> Exercise goal:
Please write out exactly the line containing "شکاف در دولت" below and every line after it, through the last one, but leave out any pictures.

====== Source records

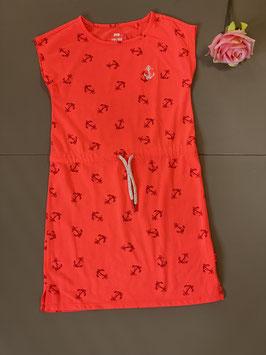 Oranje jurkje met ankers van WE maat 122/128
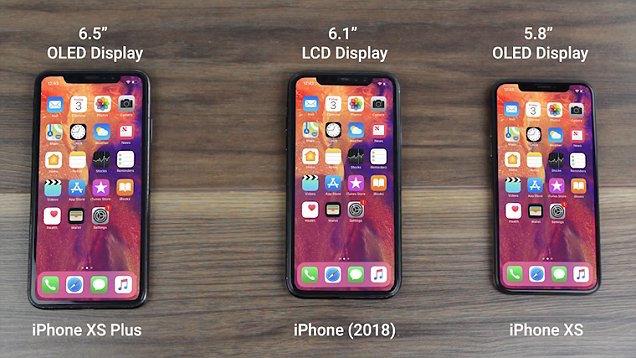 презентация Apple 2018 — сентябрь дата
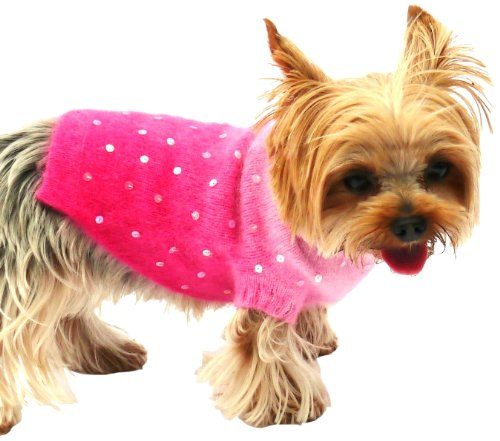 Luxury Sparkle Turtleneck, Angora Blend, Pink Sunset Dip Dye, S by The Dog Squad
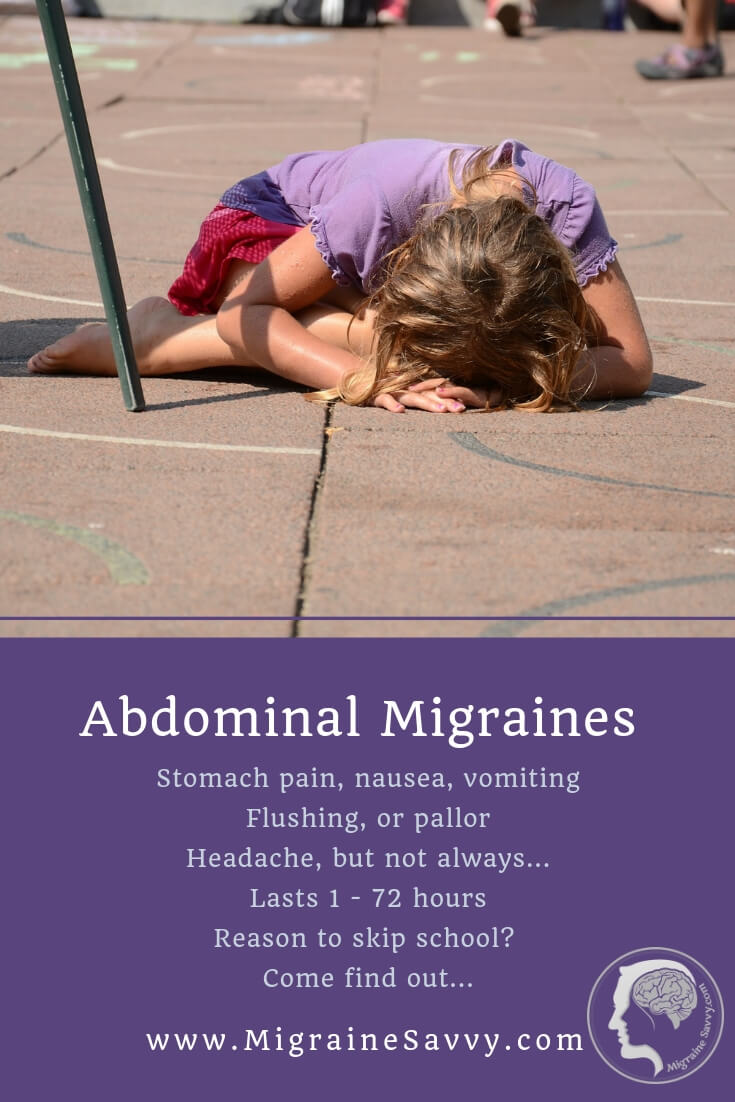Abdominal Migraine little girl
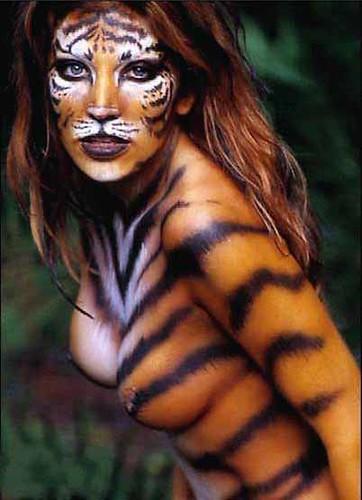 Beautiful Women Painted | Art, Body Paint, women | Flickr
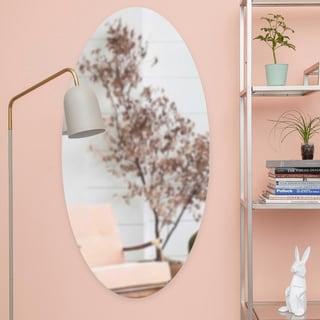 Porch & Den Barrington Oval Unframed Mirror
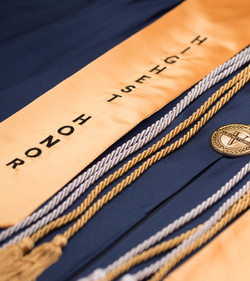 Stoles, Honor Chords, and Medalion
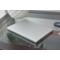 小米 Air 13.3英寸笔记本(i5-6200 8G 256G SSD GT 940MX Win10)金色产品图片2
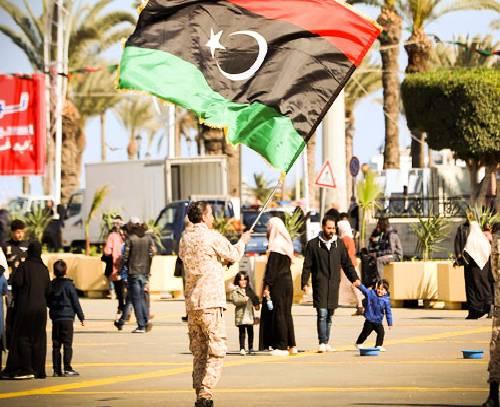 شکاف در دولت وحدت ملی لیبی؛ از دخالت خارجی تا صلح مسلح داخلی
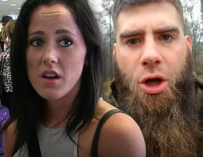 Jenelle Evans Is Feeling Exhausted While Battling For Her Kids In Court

============

> Answer box:
 شکاف در دولت وحدت ملی لیبی؛ از دخالت خارجی تا صلح مسلح داخلی
 Jenelle Evans Is Feeling Exhausted While Battling For Her Kids In Court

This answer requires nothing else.